___ Text shown
Observatories: Bedfordshire

Dall’s Observatory [DOB] (1937-c.1987), Luton, established by Horace Dall at home ‘Longview’ where he constructed a 15½-inch Dall-Kirkham reflecting telescope and installed it in a home-built domed observatory in his back garden. With Dall’s death in 1986 the observatory structure and telescope were given to the Luton Astronomical Society.  After the telescope was installed at the LAS’s observatory at Putteridge Bury, Luton, the instrument now resides in Cromer in its original restored building (LAS 2014).

Loxham Observatory [LOCU] (c.2015- ), Duncan Road, Cranfield, established by Cranfield University and run by Cranfield Astronomical Society – membership drawn from University. The domed building houses an 11-inch SCT catadioptric telescope on equatorial fork mount.
______
___ Input data
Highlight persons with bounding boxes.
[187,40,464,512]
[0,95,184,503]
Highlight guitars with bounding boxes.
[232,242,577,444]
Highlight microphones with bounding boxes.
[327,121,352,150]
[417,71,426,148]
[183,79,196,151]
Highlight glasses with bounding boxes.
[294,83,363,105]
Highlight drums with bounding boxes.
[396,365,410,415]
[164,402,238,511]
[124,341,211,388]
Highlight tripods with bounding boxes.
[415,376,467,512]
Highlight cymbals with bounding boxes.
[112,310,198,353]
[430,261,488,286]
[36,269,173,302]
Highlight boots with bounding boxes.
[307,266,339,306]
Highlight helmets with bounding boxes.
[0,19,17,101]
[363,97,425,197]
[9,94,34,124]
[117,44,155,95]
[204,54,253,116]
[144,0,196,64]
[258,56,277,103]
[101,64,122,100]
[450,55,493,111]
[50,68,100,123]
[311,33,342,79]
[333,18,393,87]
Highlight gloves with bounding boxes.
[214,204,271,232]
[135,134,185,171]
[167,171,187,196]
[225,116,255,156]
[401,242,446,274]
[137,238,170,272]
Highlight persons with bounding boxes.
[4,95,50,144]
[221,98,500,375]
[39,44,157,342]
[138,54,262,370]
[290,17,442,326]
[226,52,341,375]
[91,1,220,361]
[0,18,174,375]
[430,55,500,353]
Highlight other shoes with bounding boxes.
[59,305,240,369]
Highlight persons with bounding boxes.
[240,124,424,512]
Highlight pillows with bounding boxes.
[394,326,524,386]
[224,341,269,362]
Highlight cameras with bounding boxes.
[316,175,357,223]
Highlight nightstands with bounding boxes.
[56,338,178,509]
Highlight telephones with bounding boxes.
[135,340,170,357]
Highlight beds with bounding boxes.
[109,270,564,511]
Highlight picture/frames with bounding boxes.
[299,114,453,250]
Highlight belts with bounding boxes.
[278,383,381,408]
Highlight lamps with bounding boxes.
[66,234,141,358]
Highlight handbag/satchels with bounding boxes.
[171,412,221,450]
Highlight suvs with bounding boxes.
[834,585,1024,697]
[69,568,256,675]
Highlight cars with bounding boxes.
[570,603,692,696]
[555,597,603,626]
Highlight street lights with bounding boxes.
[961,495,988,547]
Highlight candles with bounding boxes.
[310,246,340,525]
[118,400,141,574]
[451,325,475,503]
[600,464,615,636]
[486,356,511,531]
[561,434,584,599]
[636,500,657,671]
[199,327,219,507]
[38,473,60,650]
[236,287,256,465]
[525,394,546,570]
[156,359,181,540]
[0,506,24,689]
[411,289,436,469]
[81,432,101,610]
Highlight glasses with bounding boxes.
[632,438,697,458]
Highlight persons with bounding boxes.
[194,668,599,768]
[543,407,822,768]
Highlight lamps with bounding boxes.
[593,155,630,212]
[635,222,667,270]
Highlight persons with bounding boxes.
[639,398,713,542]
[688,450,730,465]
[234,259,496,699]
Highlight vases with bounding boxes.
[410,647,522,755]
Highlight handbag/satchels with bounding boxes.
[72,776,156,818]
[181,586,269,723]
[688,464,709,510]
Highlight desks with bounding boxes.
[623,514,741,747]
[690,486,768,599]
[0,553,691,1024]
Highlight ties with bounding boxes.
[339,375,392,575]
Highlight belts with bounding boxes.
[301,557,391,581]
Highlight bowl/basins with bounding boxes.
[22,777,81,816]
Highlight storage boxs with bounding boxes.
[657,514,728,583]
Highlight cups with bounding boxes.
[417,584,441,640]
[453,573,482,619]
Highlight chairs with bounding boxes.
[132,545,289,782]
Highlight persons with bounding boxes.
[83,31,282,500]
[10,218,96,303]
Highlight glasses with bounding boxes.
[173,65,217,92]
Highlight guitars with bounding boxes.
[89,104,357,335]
______
**Work task A:**
Name every society or university mentioned in the text on Bedfordshire observatories.
**Work task B:**
Rewrite the stretch of the text on Bedfordshire observatories from "Loxham Observatory [LOCU]" through "equatorial fork mount.", substituting "14-inch" for "11-inch".

**Your solution A:**
Luton Astronomical Society; Cranfield University; Cranfield Astronomical Society

**Your solution B:**
Loxham Observatory [LOCU] (c.2015- ), Duncan Road, Cranfield, established by Cranfield University and run by Cranfield Astronomical Society – membership drawn from University. The domed building houses an 14-inch SCT catadioptric telescope on equatorial fork mount.